= SOURCE DATA =

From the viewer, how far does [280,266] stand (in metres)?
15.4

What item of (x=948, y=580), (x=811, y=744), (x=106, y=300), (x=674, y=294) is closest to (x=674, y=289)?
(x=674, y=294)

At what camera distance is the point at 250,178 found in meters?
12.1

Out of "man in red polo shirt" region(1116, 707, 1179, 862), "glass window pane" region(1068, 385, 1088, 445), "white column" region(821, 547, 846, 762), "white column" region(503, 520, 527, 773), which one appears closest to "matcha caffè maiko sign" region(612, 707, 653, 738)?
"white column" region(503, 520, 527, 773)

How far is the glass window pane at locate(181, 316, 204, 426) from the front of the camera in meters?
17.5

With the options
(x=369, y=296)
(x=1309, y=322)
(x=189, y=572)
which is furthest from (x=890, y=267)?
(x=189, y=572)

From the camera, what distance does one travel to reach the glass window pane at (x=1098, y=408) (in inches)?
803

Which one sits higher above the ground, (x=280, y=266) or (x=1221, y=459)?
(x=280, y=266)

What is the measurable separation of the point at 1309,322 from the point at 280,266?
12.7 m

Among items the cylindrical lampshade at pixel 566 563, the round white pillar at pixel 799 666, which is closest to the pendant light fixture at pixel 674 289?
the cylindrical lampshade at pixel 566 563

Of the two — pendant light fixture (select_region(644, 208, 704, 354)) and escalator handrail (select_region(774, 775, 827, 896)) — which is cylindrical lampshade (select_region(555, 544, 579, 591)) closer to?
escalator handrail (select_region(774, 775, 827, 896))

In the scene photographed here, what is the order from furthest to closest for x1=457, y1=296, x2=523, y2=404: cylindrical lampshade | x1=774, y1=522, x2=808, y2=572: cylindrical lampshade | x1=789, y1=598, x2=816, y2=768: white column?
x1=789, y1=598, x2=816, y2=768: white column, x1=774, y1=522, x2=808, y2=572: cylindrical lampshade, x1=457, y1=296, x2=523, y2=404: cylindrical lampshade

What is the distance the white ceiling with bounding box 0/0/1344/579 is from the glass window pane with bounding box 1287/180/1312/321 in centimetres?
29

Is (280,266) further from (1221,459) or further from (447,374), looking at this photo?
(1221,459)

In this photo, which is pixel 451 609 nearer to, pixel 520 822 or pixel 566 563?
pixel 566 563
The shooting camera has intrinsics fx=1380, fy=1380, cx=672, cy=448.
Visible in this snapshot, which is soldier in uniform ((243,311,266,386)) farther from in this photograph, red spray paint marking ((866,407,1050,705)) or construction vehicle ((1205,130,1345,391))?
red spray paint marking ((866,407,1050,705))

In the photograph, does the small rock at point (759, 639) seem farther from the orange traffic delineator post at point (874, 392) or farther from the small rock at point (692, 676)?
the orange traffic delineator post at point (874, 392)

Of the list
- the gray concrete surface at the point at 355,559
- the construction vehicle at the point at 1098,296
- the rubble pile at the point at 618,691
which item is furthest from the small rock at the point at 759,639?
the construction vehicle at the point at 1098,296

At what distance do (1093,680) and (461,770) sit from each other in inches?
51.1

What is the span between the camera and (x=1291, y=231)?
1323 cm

= WHAT IS BEING ASKED =
Repeat all of the material above, swapping "small rock" for "loose stone" and changing nothing else.

= ANSWER BELOW =
From the viewer, how far does [280,266] stand (in metres)?
15.4

What item of (x=948, y=580), (x=811, y=744), (x=106, y=300), (x=674, y=294) is closest to (x=674, y=289)?
(x=674, y=294)

At what camera distance is the point at 250,178 found in meters?
12.1

Out of "man in red polo shirt" region(1116, 707, 1179, 862), "glass window pane" region(1068, 385, 1088, 445), "white column" region(821, 547, 846, 762), "white column" region(503, 520, 527, 773), which one appears closest to "matcha caffè maiko sign" region(612, 707, 653, 738)?
"white column" region(503, 520, 527, 773)

How far is the glass window pane at locate(181, 316, 204, 426) from the front of the camera in meters?
17.5

With the options
(x=369, y=296)
(x=1309, y=322)
(x=189, y=572)
which is furthest from (x=890, y=267)?
(x=189, y=572)

From the camera, what distance does one travel to reach the glass window pane at (x=1098, y=408) (in inches)?
803

Which one sits higher above the ground, (x=280, y=266) or (x=1221, y=459)?
(x=280, y=266)

What is the measurable separation of the point at 1309,322 from the point at 280,266?
12.7 m

Among items the cylindrical lampshade at pixel 566 563, the round white pillar at pixel 799 666, which is closest to the pendant light fixture at pixel 674 289?
the cylindrical lampshade at pixel 566 563

Of the two — pendant light fixture (select_region(644, 208, 704, 354)) and escalator handrail (select_region(774, 775, 827, 896)) — which is cylindrical lampshade (select_region(555, 544, 579, 591)) closer to?
escalator handrail (select_region(774, 775, 827, 896))

In the scene photographed here, what is the order from furthest to closest for x1=457, y1=296, x2=523, y2=404: cylindrical lampshade | x1=774, y1=522, x2=808, y2=572: cylindrical lampshade | x1=789, y1=598, x2=816, y2=768: white column?
x1=789, y1=598, x2=816, y2=768: white column, x1=774, y1=522, x2=808, y2=572: cylindrical lampshade, x1=457, y1=296, x2=523, y2=404: cylindrical lampshade

What is the distance the white ceiling with bounding box 0/0/1344/579 is from the glass window pane with bounding box 1287/180/1312/321 in centimetres?
29

Is (280,266) further from (1221,459) or further from (447,374), looking at this photo?
(1221,459)

In this photo, which is pixel 451 609 nearer to, pixel 520 822 or pixel 566 563?
pixel 566 563
The shooting camera has intrinsics fx=1380, fy=1380, cx=672, cy=448.
Visible in this snapshot, which is soldier in uniform ((243,311,266,386)) farther from in this photograph, red spray paint marking ((866,407,1050,705)) or construction vehicle ((1205,130,1345,391))?
red spray paint marking ((866,407,1050,705))

In the photograph, does the loose stone at point (759, 639) seem farther from the orange traffic delineator post at point (874, 392) or farther from the loose stone at point (692, 676)?
the orange traffic delineator post at point (874, 392)

Of the list
- the gray concrete surface at the point at 355,559
- the construction vehicle at the point at 1098,296
- the rubble pile at the point at 618,691
which item is furthest from the loose stone at the point at 759,639?
the construction vehicle at the point at 1098,296

At what distance do (1093,680) and (461,770) sit from each other in inches?
51.1

What is the span between the camera and (x=1291, y=231)?
1323 cm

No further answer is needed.